Jeremy'nin arabasının kapıda belirdiğini görür görmez hızla aşağıya inip evden çıktım. Dışarıya adımımı attığım anda şiddetli bir rüzgar çarptı bedenime. Trençkotumu iyice çekiştirerek biraz olsun ısınmaya, içime soğuk girmesini engellemeye çalıştım. Ve koşarak Jeremy'nin arabasına bindim.
"Bugün gerçekten çok rüzgar var" dedim. Arabasının sıcacık havasında ısınmaya çalışırken.
"Öyle" dedi. "Ama öğleden sonra düzeleceğini düşünüyorum."
Söylediği şeye cevap vermememle birlikte ikimiz de yolu izlemeye başladık. Yolu izlerken Jeremy'nin okuluna gidiyor olduğumuzu hatırladım birden bire. Ve bu düşünceyle birlikte aniden soluğum kesildi. Sanki mideme kramp girmişti. Kalbim de küt küt çarpıyordu.

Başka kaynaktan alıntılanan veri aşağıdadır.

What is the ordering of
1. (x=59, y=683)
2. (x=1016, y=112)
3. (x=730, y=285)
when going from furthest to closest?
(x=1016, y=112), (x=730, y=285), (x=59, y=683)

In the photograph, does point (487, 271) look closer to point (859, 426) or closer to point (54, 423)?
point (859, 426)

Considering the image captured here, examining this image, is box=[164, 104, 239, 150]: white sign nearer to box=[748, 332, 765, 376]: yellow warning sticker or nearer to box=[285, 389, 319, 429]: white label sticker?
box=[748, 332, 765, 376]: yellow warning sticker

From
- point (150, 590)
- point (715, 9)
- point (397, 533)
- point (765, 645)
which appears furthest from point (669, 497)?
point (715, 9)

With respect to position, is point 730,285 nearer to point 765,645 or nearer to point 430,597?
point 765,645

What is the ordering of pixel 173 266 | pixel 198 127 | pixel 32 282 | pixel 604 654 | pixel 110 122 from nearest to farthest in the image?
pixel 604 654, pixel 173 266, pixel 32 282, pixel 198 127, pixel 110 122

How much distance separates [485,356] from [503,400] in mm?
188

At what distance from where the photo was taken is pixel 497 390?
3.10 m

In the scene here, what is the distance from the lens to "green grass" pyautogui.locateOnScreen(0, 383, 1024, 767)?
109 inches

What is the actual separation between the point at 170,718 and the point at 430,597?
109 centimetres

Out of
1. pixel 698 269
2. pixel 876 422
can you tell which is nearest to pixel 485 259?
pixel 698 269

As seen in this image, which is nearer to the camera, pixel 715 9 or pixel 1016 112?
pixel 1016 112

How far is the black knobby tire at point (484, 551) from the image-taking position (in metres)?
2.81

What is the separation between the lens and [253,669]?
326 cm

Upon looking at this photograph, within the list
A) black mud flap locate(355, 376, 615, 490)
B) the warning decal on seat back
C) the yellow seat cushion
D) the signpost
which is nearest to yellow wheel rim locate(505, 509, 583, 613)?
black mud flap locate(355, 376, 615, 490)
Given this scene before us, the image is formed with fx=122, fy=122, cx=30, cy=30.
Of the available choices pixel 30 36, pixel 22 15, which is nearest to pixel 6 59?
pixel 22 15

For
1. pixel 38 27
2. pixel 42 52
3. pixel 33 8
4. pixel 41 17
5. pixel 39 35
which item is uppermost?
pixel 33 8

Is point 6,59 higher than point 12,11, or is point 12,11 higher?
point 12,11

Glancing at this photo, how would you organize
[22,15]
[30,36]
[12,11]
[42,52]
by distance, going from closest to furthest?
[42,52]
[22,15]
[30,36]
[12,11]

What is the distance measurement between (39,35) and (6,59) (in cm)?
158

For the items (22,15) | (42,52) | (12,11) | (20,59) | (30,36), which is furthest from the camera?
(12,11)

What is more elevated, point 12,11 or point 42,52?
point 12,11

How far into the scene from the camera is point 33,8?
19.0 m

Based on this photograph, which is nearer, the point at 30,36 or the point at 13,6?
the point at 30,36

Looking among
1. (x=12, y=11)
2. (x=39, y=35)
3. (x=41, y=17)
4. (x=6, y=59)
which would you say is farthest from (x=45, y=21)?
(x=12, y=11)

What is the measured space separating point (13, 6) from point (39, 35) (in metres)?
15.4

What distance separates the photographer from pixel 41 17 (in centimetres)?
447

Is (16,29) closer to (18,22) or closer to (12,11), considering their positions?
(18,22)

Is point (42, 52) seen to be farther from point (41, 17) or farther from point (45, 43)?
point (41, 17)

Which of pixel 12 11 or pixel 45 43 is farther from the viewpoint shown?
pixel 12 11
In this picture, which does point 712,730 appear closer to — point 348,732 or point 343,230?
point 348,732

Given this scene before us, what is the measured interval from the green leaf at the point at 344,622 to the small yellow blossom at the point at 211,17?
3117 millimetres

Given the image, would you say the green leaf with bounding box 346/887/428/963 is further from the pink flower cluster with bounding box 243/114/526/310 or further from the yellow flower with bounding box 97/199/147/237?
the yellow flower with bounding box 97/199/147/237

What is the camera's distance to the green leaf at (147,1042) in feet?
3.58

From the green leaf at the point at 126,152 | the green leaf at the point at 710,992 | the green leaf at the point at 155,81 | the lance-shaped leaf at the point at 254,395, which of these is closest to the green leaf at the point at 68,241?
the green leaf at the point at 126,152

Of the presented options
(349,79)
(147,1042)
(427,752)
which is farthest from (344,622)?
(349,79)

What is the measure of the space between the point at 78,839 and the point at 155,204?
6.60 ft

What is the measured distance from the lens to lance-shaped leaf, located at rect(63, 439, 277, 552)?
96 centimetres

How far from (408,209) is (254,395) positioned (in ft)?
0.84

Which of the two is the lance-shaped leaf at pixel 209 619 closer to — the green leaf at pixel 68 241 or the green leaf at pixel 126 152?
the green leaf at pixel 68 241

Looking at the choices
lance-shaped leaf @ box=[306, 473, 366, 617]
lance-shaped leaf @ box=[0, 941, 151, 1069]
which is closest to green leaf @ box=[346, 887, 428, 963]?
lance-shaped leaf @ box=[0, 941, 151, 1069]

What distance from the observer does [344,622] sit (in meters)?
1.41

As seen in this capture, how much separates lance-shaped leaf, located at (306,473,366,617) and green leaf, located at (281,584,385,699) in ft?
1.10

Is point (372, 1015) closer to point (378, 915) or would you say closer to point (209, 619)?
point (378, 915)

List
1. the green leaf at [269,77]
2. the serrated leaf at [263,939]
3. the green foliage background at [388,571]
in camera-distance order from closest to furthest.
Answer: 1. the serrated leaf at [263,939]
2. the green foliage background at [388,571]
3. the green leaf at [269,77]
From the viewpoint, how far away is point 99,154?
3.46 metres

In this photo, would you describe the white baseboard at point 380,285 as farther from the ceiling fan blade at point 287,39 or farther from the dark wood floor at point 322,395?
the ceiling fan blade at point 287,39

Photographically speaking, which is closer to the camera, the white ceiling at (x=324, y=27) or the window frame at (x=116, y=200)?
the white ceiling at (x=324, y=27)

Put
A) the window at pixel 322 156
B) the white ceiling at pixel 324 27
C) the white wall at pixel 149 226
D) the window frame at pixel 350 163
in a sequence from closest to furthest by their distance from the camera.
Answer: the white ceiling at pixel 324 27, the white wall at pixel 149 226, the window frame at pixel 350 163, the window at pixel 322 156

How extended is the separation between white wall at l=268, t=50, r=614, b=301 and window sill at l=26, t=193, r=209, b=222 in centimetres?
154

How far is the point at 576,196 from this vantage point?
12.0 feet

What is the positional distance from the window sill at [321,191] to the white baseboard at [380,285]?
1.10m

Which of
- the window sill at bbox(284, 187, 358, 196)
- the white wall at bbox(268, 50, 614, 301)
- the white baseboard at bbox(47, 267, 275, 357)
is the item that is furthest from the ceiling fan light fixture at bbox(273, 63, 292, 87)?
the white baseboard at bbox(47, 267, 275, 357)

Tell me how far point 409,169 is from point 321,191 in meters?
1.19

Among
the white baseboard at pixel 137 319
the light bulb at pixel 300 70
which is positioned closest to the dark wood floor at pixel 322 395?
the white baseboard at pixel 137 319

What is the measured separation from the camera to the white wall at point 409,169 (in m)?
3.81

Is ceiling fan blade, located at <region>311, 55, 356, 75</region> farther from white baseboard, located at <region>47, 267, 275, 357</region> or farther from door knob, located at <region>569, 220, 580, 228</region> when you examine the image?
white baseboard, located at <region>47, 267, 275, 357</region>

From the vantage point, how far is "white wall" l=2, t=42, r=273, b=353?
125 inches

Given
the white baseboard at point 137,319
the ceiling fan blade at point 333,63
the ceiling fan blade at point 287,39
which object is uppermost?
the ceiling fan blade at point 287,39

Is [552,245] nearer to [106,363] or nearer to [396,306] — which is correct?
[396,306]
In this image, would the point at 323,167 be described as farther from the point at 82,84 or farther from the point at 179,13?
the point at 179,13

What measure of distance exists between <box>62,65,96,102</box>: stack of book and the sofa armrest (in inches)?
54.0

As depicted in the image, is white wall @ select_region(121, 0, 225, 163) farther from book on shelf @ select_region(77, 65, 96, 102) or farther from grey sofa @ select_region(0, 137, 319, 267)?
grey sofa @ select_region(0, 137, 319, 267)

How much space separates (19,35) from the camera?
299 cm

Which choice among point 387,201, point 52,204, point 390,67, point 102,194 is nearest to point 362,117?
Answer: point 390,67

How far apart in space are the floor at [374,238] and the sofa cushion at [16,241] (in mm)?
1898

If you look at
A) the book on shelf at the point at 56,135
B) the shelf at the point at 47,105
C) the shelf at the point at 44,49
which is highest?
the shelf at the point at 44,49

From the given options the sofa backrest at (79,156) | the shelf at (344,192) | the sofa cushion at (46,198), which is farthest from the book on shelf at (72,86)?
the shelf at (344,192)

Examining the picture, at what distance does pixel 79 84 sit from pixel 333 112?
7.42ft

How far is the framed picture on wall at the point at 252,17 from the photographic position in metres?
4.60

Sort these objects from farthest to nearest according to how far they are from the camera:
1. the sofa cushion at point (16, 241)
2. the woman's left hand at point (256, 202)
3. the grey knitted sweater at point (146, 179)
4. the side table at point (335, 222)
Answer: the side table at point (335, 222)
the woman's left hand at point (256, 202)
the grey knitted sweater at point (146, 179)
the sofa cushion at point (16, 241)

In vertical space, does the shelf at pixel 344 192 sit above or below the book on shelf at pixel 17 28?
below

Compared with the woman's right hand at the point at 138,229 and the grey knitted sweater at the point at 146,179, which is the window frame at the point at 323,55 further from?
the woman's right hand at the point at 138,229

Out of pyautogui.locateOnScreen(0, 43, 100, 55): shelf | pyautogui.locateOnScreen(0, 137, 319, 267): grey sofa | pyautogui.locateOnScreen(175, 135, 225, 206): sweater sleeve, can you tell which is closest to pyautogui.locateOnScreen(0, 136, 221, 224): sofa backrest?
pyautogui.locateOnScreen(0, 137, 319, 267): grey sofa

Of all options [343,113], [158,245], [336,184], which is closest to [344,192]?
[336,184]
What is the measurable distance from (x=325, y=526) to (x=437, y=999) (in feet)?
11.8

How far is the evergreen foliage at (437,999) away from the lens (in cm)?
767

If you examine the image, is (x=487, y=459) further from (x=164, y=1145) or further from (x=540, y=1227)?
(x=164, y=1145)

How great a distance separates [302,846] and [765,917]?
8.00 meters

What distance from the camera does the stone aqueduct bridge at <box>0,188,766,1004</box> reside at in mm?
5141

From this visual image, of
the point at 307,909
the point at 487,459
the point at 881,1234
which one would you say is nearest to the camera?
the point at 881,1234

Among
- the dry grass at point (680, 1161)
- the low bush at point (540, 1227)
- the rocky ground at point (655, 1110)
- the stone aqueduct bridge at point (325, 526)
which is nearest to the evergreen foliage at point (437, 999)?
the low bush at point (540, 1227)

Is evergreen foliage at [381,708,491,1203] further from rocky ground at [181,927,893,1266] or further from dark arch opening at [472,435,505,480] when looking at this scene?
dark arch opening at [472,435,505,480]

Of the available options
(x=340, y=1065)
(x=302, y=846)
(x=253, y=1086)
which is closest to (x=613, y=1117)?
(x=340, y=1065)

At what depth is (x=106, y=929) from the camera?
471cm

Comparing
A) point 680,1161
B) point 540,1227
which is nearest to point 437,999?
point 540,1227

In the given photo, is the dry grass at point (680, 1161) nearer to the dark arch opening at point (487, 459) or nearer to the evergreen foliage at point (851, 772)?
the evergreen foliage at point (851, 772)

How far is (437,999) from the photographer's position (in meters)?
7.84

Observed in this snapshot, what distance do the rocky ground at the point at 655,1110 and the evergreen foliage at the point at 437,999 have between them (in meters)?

"Neler oluyor Tia?" diye sordum kendi kendime. "Heyecanlanıyormusun yoksa?
"Saçmalama.. Ezik Jeremy'nin ezik okulu alt tarafı."
Derin bir nefes aldım ve başımı ovuşturdum. O sırada Jeremy bana döndü. "Başın mı ağrıyor yoksa?"
Kaşlarımı çatarak ona baktım bir süre. Sadece baktım. Ne söyleyeceğimi bilememiştim. Şuana kadar babamdan başka hiç kimse bir yerim ağrıdığında bunu ben söylemeden anlamamış, benimle ilgilenmemişti. Defalarca kez Allison'ın Philip'in yanında başımı ovuşturmuştum ama birisi bile bir kere olsun bana dönüp "Neyin var" dememişti.
"Yok, hayır. Ağrımıyor. İyiyim."
İkimiz de tekrar yolu izlemeye koyulduğumuzda düşündüğüm tek şey Jeremy'yi gerçekten öldürmemek istediğimdi. O babamdan sonra beni en iyi anlayan insan olmuştu. Eğer onu öldürürsem kendimi affedemeyeceğimi farkettim. Başımı sağa sola sallayarak düşüncelerden kurtulmaya çalıştım. Ve başımı arkaya yaslayarak yolun bir an önce bitmesini umdum.
Jeremy'nin okuluna geldiğimizde arabayla içeri girdik ve Jeremy arabasını okulun bahçesine parketti. O sırada bize dönüp bakan bir kaç kişi olduğunu fark ettim. Arabadan indiğimizdeyse kendi aralarında fısıldaşmaya başlamışlardı.
Jeremy yanıma geldi ve elimi tuttu. Beraber okulun kapısına doğru yürümeye başladık.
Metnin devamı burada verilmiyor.